Selected excerpt:
Updated 07 Nov, 2022 09:27am

A blistering cost

It is like a settlement at gunpoint — an unusual requirement from the apex court to pre-sanctify precisely a commercial deal between a sovereign under distress and a top global mining firm with overwhelming powers of international jurisdictions.

Subject to the clearance by the country’s top court, the provincial assemblies will pass special resolutions, and the parliament, through a joint sitting of both houses, will provide constitutional cover to a new binding document — Foreign Investment (Promotion and Protection) Act (FIPPA), 2022.

All this will set a new precedent in the country’s investment, trade and business agreements with far-reaching future consequences. It may be recalled that an earlier similar attempt for settlement of a commercial dispute, although not under any constitutional jurisdiction, in the matter of K-Electric had been declined by the Supreme Court of Pakistan.

It would be rather depressing to witness a fait accompli being stamped that had been brushed aside over a decade ago as a trivial matter. The apex court in May 2013 had ruled that the original Chaghi Hills Exploration Joint Venture Agreement (CHEVJA) with an Australian mineral firm that subsequently led to two international mineral majors — Barrick Gold of Canada and Antofagasta of Chile — taking over the Reko Diq Copper-Gold Project was illegal and null and void, hence all subsequent agreements were also void.

Reko Diq’s negotiations were carried out between unequal parties under duress and in unavoidable circumstances

This was, unfortunately, overruled by International Centre for Settlement of Investment Disputes (ICSID). The ICSID said that notwithstanding the Supreme Court of Pakistan’s judgement, it had jurisdiction to proceed with the arbitration because the Pakistan government’s obligations under the Pakistan-Austria Bilateral Investment Treaty (BIT) were independent of Pakistan law. And thus, the obligations were unaffected by the SC judgement, and the Reko Diq investment was protected under the BIT.

The ICSID held that the cancellation of the mining lease was not bona fide but a deliberate decision of the government to develop the project by itself.

Meanwhile, all those who had created a smokescreen that dozens of other investors were making beeline with highly attractive offers to take over the project with billions of additional dollars of return to the governments and the people of Balochistan and Pakistan simply vanished.

What is expected: Please translate this sentence from the Reko Diq article above into Spanish: "The ICSID held that the cancellation of the mining lease was not bona fide but a deliberate decision of the government to develop the project by itself."

Information given:
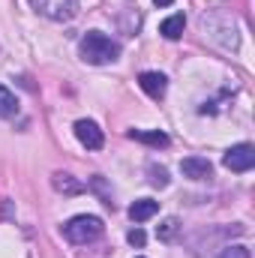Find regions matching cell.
Instances as JSON below:
<instances>
[{"label":"cell","instance_id":"13","mask_svg":"<svg viewBox=\"0 0 255 258\" xmlns=\"http://www.w3.org/2000/svg\"><path fill=\"white\" fill-rule=\"evenodd\" d=\"M87 186L102 198V204H105V207H114V195H111V189L105 186V180H102L99 174H96V177H90V183H87Z\"/></svg>","mask_w":255,"mask_h":258},{"label":"cell","instance_id":"18","mask_svg":"<svg viewBox=\"0 0 255 258\" xmlns=\"http://www.w3.org/2000/svg\"><path fill=\"white\" fill-rule=\"evenodd\" d=\"M153 3H156V6H171L174 0H153Z\"/></svg>","mask_w":255,"mask_h":258},{"label":"cell","instance_id":"12","mask_svg":"<svg viewBox=\"0 0 255 258\" xmlns=\"http://www.w3.org/2000/svg\"><path fill=\"white\" fill-rule=\"evenodd\" d=\"M18 114V99H15V93L6 87V84H0V117H15Z\"/></svg>","mask_w":255,"mask_h":258},{"label":"cell","instance_id":"4","mask_svg":"<svg viewBox=\"0 0 255 258\" xmlns=\"http://www.w3.org/2000/svg\"><path fill=\"white\" fill-rule=\"evenodd\" d=\"M222 165H225L228 171H237V174L249 171V168L255 165V147L249 144V141H240V144L228 147L225 156H222Z\"/></svg>","mask_w":255,"mask_h":258},{"label":"cell","instance_id":"19","mask_svg":"<svg viewBox=\"0 0 255 258\" xmlns=\"http://www.w3.org/2000/svg\"><path fill=\"white\" fill-rule=\"evenodd\" d=\"M138 258H144V255H138Z\"/></svg>","mask_w":255,"mask_h":258},{"label":"cell","instance_id":"15","mask_svg":"<svg viewBox=\"0 0 255 258\" xmlns=\"http://www.w3.org/2000/svg\"><path fill=\"white\" fill-rule=\"evenodd\" d=\"M147 174H150V183H153V186H159V189H165V186H168V171H165L162 165L150 162V165H147Z\"/></svg>","mask_w":255,"mask_h":258},{"label":"cell","instance_id":"11","mask_svg":"<svg viewBox=\"0 0 255 258\" xmlns=\"http://www.w3.org/2000/svg\"><path fill=\"white\" fill-rule=\"evenodd\" d=\"M183 27H186V15H183V12H174V15H168V18L159 24V33H162L165 39H180V36H183Z\"/></svg>","mask_w":255,"mask_h":258},{"label":"cell","instance_id":"8","mask_svg":"<svg viewBox=\"0 0 255 258\" xmlns=\"http://www.w3.org/2000/svg\"><path fill=\"white\" fill-rule=\"evenodd\" d=\"M159 213V201H153V198H138L132 207H129V219L132 222H147V219H153Z\"/></svg>","mask_w":255,"mask_h":258},{"label":"cell","instance_id":"6","mask_svg":"<svg viewBox=\"0 0 255 258\" xmlns=\"http://www.w3.org/2000/svg\"><path fill=\"white\" fill-rule=\"evenodd\" d=\"M180 171L189 180H207V177H213V165L204 156H186V159H180Z\"/></svg>","mask_w":255,"mask_h":258},{"label":"cell","instance_id":"10","mask_svg":"<svg viewBox=\"0 0 255 258\" xmlns=\"http://www.w3.org/2000/svg\"><path fill=\"white\" fill-rule=\"evenodd\" d=\"M129 138L141 141L147 147H168V135L159 132V129H129Z\"/></svg>","mask_w":255,"mask_h":258},{"label":"cell","instance_id":"7","mask_svg":"<svg viewBox=\"0 0 255 258\" xmlns=\"http://www.w3.org/2000/svg\"><path fill=\"white\" fill-rule=\"evenodd\" d=\"M138 87L150 96V99H162L168 90V78L162 72H141L138 75Z\"/></svg>","mask_w":255,"mask_h":258},{"label":"cell","instance_id":"2","mask_svg":"<svg viewBox=\"0 0 255 258\" xmlns=\"http://www.w3.org/2000/svg\"><path fill=\"white\" fill-rule=\"evenodd\" d=\"M102 231H105L102 219H99V216H87V213H78V216H72L69 222H63V237L69 243H75V246H84V243L99 240Z\"/></svg>","mask_w":255,"mask_h":258},{"label":"cell","instance_id":"9","mask_svg":"<svg viewBox=\"0 0 255 258\" xmlns=\"http://www.w3.org/2000/svg\"><path fill=\"white\" fill-rule=\"evenodd\" d=\"M51 186H54V189H57L60 195H81V192H84V183H81L78 177L66 174V171H57V174H51Z\"/></svg>","mask_w":255,"mask_h":258},{"label":"cell","instance_id":"5","mask_svg":"<svg viewBox=\"0 0 255 258\" xmlns=\"http://www.w3.org/2000/svg\"><path fill=\"white\" fill-rule=\"evenodd\" d=\"M75 138L87 147V150H99L102 144H105V135H102V129L96 126L93 120H78L75 123Z\"/></svg>","mask_w":255,"mask_h":258},{"label":"cell","instance_id":"16","mask_svg":"<svg viewBox=\"0 0 255 258\" xmlns=\"http://www.w3.org/2000/svg\"><path fill=\"white\" fill-rule=\"evenodd\" d=\"M219 258H249V249L243 246V243H234V246H225Z\"/></svg>","mask_w":255,"mask_h":258},{"label":"cell","instance_id":"1","mask_svg":"<svg viewBox=\"0 0 255 258\" xmlns=\"http://www.w3.org/2000/svg\"><path fill=\"white\" fill-rule=\"evenodd\" d=\"M78 54H81L84 63L105 66V63H114V60L120 57V45H117L111 36H105L102 30H90V33L81 36V42H78Z\"/></svg>","mask_w":255,"mask_h":258},{"label":"cell","instance_id":"3","mask_svg":"<svg viewBox=\"0 0 255 258\" xmlns=\"http://www.w3.org/2000/svg\"><path fill=\"white\" fill-rule=\"evenodd\" d=\"M30 6L51 21H72L78 12V0H30Z\"/></svg>","mask_w":255,"mask_h":258},{"label":"cell","instance_id":"14","mask_svg":"<svg viewBox=\"0 0 255 258\" xmlns=\"http://www.w3.org/2000/svg\"><path fill=\"white\" fill-rule=\"evenodd\" d=\"M177 231H180V222H177L174 216H168V219H162V225L156 228V237L168 243V240H174V234H177Z\"/></svg>","mask_w":255,"mask_h":258},{"label":"cell","instance_id":"17","mask_svg":"<svg viewBox=\"0 0 255 258\" xmlns=\"http://www.w3.org/2000/svg\"><path fill=\"white\" fill-rule=\"evenodd\" d=\"M126 240L132 243V246H144V243H147V234H144L141 228H132V231L126 234Z\"/></svg>","mask_w":255,"mask_h":258}]
</instances>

Exercise result: El CIADI sostuvo que la cancelación del arrendamiento minero no fue de buena fe, sino una decisión deliberada del gobierno de desarrollar el proyecto por sí mismo.